■ EXCERPTED TEXT
-- Begin --

2023-03-31

Concurrency in Python

Introduction to Concurrency in Python

Concurrency in Python is the ability to execute multiple tasks simultaneously, making the best use of available resources. It's essential for improving the performance of CPU-bound and I/O-bound applications. Python provides several modules to achieve concurrency, including the threading, multiprocessing, and concurrent.futures modules.

The Threading Module

The threading module allows you to create and manage threads in Python. Threads are lightweight and share the same memory space as the parent process, making them suitable for I/O-bound tasks.

Creating Threads

To create a thread, you can use the Thread class from the threading module. Here's an example of creating and starting two threads:

python
import threading

def print_numbers():
    for i in range(1, 6):
        print(f"Number: {i}")

-- End --

■ RECORDS SHOWN
-- Begin --

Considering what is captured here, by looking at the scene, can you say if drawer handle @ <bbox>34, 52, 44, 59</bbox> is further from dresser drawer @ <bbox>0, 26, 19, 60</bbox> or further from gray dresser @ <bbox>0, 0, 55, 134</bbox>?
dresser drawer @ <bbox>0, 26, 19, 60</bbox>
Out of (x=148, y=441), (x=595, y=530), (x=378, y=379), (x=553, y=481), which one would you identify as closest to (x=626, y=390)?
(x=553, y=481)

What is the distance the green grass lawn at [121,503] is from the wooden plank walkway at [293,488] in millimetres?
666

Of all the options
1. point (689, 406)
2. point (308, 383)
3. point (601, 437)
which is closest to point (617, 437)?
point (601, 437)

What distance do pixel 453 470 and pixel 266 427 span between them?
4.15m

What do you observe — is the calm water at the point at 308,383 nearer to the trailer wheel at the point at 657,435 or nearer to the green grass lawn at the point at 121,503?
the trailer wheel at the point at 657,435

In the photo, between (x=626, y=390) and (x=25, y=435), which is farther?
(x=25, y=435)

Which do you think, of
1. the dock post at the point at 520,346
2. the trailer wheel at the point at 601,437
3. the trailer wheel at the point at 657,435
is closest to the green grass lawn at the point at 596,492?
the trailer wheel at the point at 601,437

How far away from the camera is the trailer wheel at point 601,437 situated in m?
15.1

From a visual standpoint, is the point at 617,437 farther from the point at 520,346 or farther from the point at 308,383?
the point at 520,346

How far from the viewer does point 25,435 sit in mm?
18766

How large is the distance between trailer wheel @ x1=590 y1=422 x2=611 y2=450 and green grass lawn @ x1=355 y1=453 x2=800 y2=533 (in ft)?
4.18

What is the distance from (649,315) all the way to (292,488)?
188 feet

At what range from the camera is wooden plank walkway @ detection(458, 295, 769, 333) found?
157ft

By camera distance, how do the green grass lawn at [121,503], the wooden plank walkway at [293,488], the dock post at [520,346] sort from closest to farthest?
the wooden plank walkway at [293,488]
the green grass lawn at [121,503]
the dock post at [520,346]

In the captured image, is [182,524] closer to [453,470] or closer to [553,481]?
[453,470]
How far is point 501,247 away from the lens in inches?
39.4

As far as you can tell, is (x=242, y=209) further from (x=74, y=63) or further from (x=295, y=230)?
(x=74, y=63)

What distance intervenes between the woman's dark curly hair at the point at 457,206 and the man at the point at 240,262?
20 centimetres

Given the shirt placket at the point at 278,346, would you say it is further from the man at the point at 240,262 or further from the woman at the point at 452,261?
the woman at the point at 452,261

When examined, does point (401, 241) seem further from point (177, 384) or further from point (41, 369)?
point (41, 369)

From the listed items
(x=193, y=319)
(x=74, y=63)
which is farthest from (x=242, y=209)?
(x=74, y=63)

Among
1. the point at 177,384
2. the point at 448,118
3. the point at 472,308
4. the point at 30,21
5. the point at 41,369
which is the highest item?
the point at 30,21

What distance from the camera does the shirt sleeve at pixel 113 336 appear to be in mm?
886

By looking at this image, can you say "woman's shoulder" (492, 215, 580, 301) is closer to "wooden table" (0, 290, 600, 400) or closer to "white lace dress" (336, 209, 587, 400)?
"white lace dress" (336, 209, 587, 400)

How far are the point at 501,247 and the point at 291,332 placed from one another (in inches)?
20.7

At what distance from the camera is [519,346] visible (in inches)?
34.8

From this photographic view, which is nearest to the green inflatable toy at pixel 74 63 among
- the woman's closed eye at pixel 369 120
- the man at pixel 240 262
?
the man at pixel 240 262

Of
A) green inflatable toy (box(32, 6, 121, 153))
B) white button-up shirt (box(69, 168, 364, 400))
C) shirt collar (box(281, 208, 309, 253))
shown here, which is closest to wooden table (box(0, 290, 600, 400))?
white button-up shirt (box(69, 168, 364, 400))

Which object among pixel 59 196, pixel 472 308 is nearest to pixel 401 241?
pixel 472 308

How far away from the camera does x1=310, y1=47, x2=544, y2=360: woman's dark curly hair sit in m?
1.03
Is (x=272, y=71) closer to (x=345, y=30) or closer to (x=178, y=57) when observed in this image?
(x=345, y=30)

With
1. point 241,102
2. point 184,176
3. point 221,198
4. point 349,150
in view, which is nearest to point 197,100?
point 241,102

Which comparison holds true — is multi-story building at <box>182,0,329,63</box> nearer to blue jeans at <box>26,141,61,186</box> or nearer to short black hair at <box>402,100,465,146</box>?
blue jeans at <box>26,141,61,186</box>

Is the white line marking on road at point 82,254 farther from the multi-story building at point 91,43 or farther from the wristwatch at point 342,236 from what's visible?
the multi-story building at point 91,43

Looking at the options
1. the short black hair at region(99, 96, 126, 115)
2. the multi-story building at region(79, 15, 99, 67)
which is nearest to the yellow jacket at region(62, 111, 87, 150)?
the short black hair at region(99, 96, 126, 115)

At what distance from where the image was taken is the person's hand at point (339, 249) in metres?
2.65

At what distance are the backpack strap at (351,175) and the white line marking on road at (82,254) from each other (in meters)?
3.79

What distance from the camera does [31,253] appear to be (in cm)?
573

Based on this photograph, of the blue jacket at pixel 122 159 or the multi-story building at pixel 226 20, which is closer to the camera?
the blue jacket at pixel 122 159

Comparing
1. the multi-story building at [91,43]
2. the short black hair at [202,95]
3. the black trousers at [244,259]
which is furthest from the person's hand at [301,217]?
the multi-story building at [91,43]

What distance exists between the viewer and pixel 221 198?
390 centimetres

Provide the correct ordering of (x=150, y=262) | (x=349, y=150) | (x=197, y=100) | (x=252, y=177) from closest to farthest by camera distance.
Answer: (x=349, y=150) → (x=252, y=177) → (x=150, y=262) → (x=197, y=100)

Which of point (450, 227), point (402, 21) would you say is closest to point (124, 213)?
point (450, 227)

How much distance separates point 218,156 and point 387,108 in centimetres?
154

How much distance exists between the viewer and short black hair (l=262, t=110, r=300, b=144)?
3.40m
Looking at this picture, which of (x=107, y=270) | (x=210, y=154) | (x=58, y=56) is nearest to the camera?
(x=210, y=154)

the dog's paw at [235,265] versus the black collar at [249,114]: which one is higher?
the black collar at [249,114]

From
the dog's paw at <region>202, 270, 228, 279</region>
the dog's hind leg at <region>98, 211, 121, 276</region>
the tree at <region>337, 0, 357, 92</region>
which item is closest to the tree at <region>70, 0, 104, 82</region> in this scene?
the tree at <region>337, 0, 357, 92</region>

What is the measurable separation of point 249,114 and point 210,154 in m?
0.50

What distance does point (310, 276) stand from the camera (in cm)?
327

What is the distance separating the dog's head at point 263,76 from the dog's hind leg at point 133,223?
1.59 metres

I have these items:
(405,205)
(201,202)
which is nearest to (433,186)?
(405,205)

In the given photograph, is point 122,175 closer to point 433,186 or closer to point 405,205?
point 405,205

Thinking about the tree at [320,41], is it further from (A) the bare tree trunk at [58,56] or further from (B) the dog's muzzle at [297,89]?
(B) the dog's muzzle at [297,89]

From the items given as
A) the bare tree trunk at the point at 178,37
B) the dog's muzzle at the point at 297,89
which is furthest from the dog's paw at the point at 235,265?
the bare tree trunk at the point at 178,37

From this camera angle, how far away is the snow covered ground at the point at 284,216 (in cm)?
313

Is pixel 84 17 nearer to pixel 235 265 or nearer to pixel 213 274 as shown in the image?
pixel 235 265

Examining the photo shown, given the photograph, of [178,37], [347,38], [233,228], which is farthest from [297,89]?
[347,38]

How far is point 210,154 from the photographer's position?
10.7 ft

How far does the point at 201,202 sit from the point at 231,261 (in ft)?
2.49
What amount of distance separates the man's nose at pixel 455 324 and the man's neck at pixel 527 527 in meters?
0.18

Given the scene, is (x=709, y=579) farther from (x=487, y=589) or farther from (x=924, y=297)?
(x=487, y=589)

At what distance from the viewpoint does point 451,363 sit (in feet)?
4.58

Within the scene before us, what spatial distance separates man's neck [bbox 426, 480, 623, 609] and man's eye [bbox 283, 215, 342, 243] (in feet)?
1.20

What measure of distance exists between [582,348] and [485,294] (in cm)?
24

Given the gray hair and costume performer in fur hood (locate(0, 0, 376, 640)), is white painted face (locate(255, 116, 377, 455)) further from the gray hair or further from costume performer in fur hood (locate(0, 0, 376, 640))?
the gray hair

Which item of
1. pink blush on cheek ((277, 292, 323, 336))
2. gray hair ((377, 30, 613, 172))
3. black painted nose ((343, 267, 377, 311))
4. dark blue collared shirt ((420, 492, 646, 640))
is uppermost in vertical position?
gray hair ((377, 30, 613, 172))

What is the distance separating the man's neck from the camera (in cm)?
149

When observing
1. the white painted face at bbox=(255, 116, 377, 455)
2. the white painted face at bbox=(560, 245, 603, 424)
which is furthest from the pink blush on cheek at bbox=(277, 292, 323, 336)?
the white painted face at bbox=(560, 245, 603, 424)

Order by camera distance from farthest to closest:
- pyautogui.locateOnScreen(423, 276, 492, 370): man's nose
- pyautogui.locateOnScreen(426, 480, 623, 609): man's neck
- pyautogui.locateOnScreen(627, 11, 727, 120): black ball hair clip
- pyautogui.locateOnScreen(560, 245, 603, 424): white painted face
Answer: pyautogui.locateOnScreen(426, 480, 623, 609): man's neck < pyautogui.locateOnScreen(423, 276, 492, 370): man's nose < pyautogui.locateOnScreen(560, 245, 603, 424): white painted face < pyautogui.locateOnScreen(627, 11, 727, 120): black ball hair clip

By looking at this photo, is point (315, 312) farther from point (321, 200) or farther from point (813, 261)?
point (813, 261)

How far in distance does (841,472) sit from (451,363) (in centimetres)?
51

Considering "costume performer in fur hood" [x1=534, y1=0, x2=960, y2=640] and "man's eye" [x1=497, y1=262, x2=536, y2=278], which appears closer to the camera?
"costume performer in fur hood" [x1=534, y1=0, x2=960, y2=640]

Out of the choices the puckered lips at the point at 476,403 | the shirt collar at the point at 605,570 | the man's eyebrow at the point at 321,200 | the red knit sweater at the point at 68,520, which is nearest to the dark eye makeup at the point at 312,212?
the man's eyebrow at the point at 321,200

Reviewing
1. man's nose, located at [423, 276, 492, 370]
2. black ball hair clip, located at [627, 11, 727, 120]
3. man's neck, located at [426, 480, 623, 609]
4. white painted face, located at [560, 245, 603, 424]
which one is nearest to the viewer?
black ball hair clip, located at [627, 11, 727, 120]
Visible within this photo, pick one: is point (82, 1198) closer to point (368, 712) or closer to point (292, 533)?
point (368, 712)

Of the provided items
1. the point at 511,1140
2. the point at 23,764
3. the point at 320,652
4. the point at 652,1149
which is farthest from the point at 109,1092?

-- End --

■ DIRECTION A
In the Python concurrency text, swap "lightweight" for "low-overhead" and give the passage again, starting at "Introduction to Concurrency" and ending at "for I/O-bound tasks.".
■ DIRECTION B
Extend the Python concurrency text, picking up right after its last line.

■ WRITTEN ANSWER A
Introduction to Concurrency in Python

Concurrency in Python is the ability to execute multiple tasks simultaneously, making the best use of available resources. It's essential for improving the performance of CPU-bound and I/O-bound applications. Python provides several modules to achieve concurrency, including the threading, multiprocessing, and concurrent.futures modules.

The Threading Module

The threading module allows you to create and manage threads in Python. Threads are low-overhead and share the same memory space as the parent process, making them suitable for I/O-bound tasks.

■ WRITTEN ANSWER B
def print_letters():
    for letter in 'abcde':
        print(f"Letter: {letter}")

# Creating threads
thread1 = threading.Thread(target=print_numbers)
thread2 = threading.Thread(target=print_letters)

# Starting threads
thread1.start()
thread2.start()

# Joining threads to wait for their completion
thread1.join()
thread2.join()

print("All threads are done.")

Thread Synchronization

To avoid race conditions, you can use thread synchronization mechanisms such as locks. The following example demonstrates using a lock to protect a shared resource:

python
import threading

counter = 0
counter_lock = threading.Lock()

def increment_counter():
    global counter
    with counter_lock:
        counter += 1

threads = [threading.Thread(target=increment_counter) for _ in range(100)]

for thread in threads:
    thread.start()

for thread in threads:
    thread.join()

print(f"Counter value: {counter}")

Daemon Threads

Daemon threads are background threads that automatically terminate when the main program exits. To create a daemon thread, set the daemon attribute to True:

python
daemon_thread = threading.Thread(target=some_function, daemon=True)
daemon_thread.start()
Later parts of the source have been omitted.